MaxSAT Evaluation 2022
Affiliated with SAT 2022   ·   August 2-5   ·   Haifa, Israel

Rules

General

    Withdrawal

    A solver can be withdrawn from MaxSAT Evaluation 2022 only before the deadline for the submission of the final versions. After this deadline no further changes or withdrawals of the solvers are possible.

    Number of solver submissions

    The evaluation organizers reserve the right to restrict the number of solver submissions originating from the same author(s) based on computation resource limitations.

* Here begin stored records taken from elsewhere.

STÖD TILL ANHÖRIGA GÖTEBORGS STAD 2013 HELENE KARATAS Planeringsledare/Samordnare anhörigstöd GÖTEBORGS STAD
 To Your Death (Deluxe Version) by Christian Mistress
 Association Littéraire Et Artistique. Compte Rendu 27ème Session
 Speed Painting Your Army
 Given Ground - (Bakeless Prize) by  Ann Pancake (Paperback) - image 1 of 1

    Per-instance solver tuning

    Embedding strategies specific to particular instances in the solver is considered to be against the spirit of the evaluation which aims to encourage the advancement of MaxSat solvers with wide coverage and general applicability. Hence solvers are not allowed to employ triggers to modify their behaviour, that are deemed to be specific to particular instances. The final ruling on whether or not a solver is using instance specific tuning will be made on a case-by-case basis by the organizers, but only after further consultation with the solver developers. Participants are encouraged to consult the organizers in case of doubt.

    Disqualification

    A solver will not be immediate disqualified if it displays a wrong solution during the execution of the evaluation. The organizers will aim to provide all participants a fair chance of submitting bug fixes to their solvers in a timely manner based on feedback on wrong results. However, the organizers reserve the right to limit the number of resubmissions of a buggy solver based on resource limitations. A solver is considered buggy under the following circumstances.

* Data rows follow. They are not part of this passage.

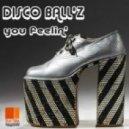 Disco Ball\'z - You Feelin\' (Original Mix)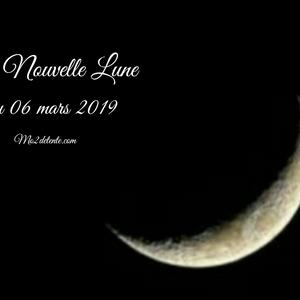 La Nouvelle Lune du 06 mars 2019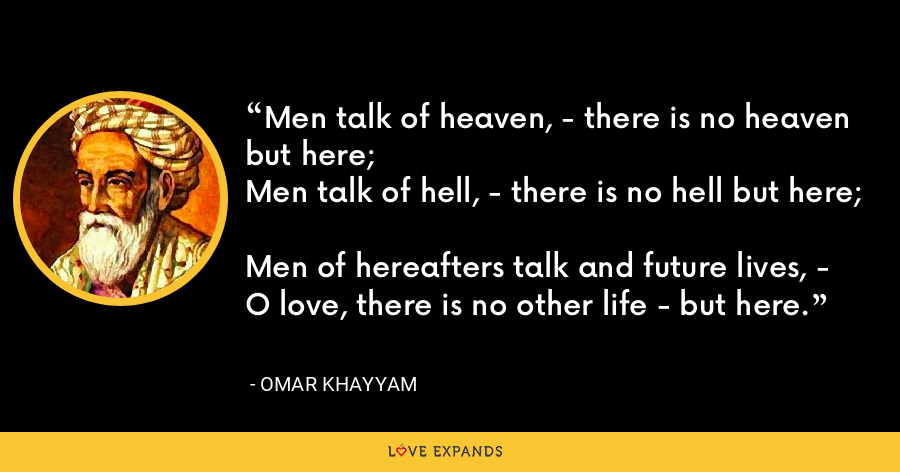 Men talk of heaven, - there is no heaven but here; Men talk of hell, - there is no hell but here; Men of hereafters talk and future lives, - O love, there is no other life - but here. - Omar Khayyam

    • The solver in the main tracks reports a truth assignment in a "v" line that does not satisfy the hard clauses.
    • The solver in the main tracks for complete solvers reports "s OPTIMUM FOUND" but the truth assignment reported in its "v" line has cost higher than another known solution.
    • The solver in the main track reports a cost on its "o" that does not match the actual cost of the truth assignment reported on the "v" line.
    • The solver in the incremental track does not correctly implement ipamir_solve, ipamir_val_lit or ipamir_val_obj as specified in the IPAMIR header.
    • The solver crashes on a significant number of instances.
    If the solver's bug cannot be resolved, the submitters will still have the option of having the solver's correct results tabulated and reported in the table of results. However, the results will be marked to indicate that the solver also generated some incorrect results.

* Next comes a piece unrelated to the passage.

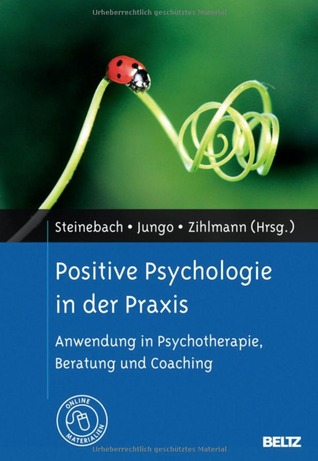 Positive Psychologie in der Praxis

    Use of Processor Cores

    In each track, solvers much use only a single core of the processor on the computing node it is run on. Solvers making use of multiple cores (for parallel computations) will be disqualified.

    Open source requirement

    Solver source code originating from the authors (including modifications to third-party source code such as SAT solvers as part of a solver) must be submitted together with a corresponding solver binary that can, for main track solvers, be directly run on StarExec. The source code package of each solver participating in the evaluation will be made available at the time when MaxSAT Evaluation 2022 results are presented at the SAT 2022 conference. In case bug fixes are submitted during the evaluation (i.e., if requested by the evaluation organizers), the bug-fixed source package must also be submitted together with a bug-fixed solver binary. A solver is allowed to use external binaries of unmodified third-party libraries. Source code need not be submitted for such libraries. However, if the library is non-standard (i.e., not STL, Boost, etc.) its identity and usage in the solver should be clearly specified in the solver description.

    Solver description

    Each entrant to MaxSAT Evaluation 2022 must include a short (at least 1, at most 2 pages) description of the system. This should include a list of all authors of the system and their present institutional affiliations. It should also provide details of any non-standard algorithmic techniques (e.g., heuristics, simplification/learning techniques, etc.) and data structures, as well as references to relevant literature (be they by the authors themselves or by others). The system description must be formatted in IEEE Proceedings style, and submitted as PDF. The system descriptions will be posted on the MaxSAT Evaluation 2022 website. Furthermore, given that the quality and number of system descriptions is high enough, the organizers are considering publishing the collection of system description as a report under the report series of Department of Computer Science, University of Helsinki (with an ISSN number).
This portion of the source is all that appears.